- TASK BRIEF -
Beginning with the line that holds "Danielle Potter joins" and ending with the last line below, please copy every line exactly, add nothing, and leave out the pictures.

- SUPPLIED INFORMATION -

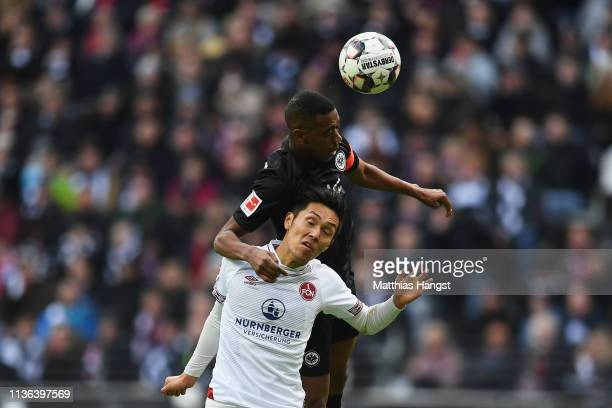 Gelson Fernandes of Eintracht Frankfurt battles for the ball with Yuya Kubo of Nurnberg during the Bundesliga match between Eintracht Frankfurt and 1...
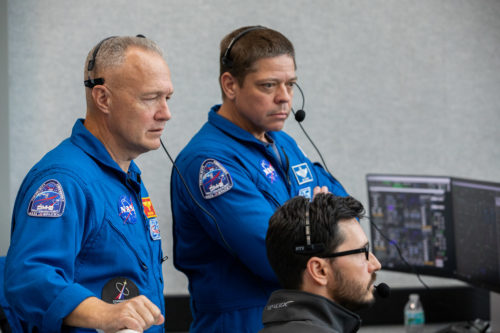 NASA astronauts Doug Hurley, left, and Bob Behnken watch the liftoff of a SpaceX Falcon 9 rocket and Crew Dragon spacecraft on the uncrewed In-Flight Abort Test, Jan. 19, 2020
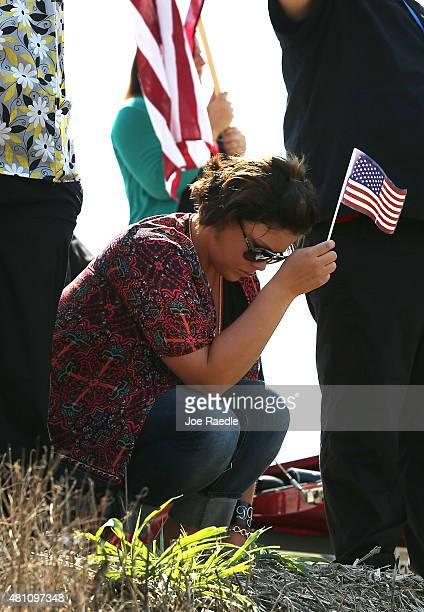 Danielle Potter joins with others holding American flags across the highway from the strip mall where a gunman attacked the Armed Forces Career...
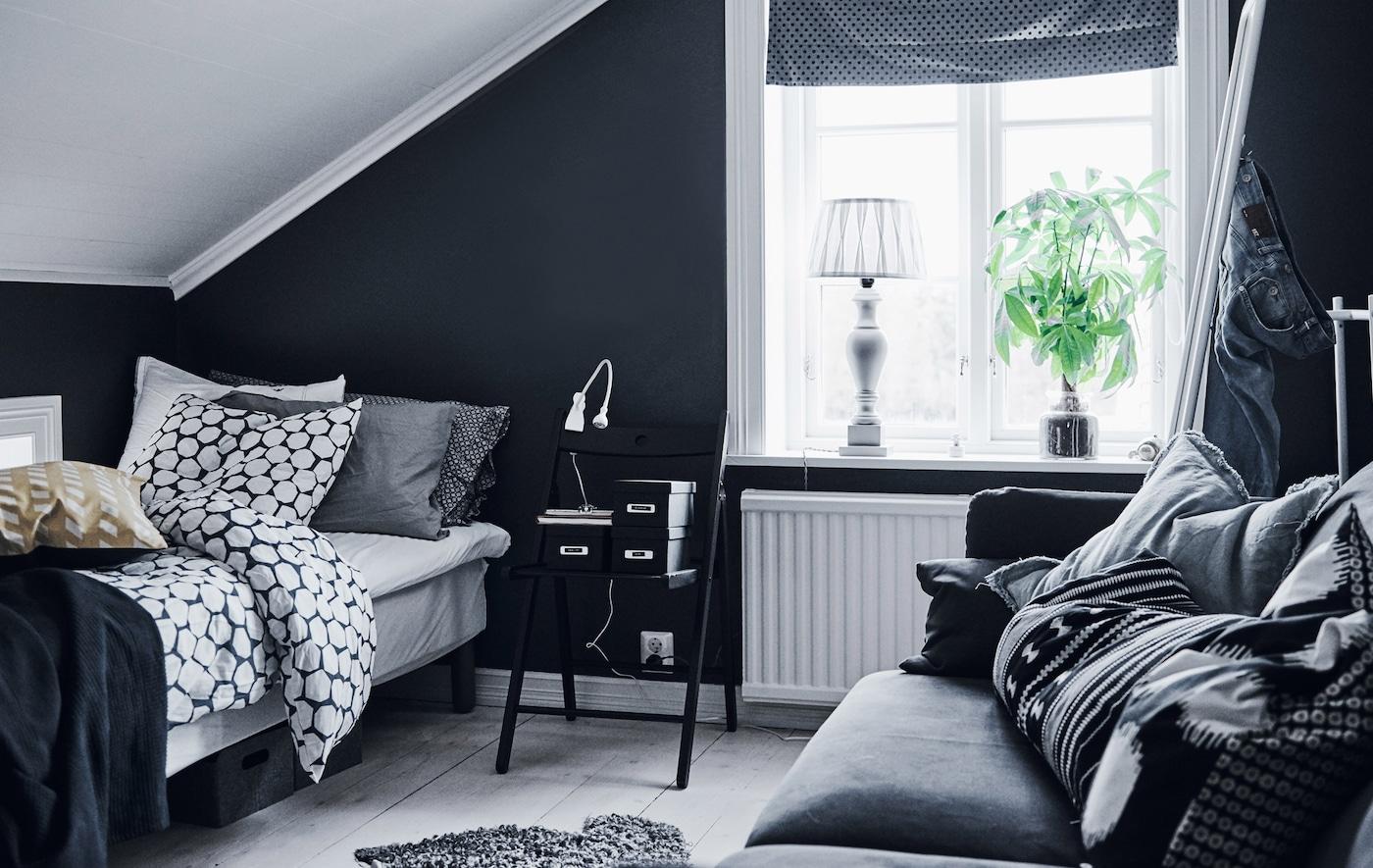 Dormitorio de un adolescente con paredes negras, suelo y techo blancos y un sofá para pasar el rato.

- SOLUTION FOR THIS TASK -
 Danielle Potter joins with others holding American flags across the highway from the strip mall where a gunman attacked the Armed Forces Career...
 Dormitorio de un adolescente con paredes negras, suelo y techo blancos y un sofá para pasar el rato.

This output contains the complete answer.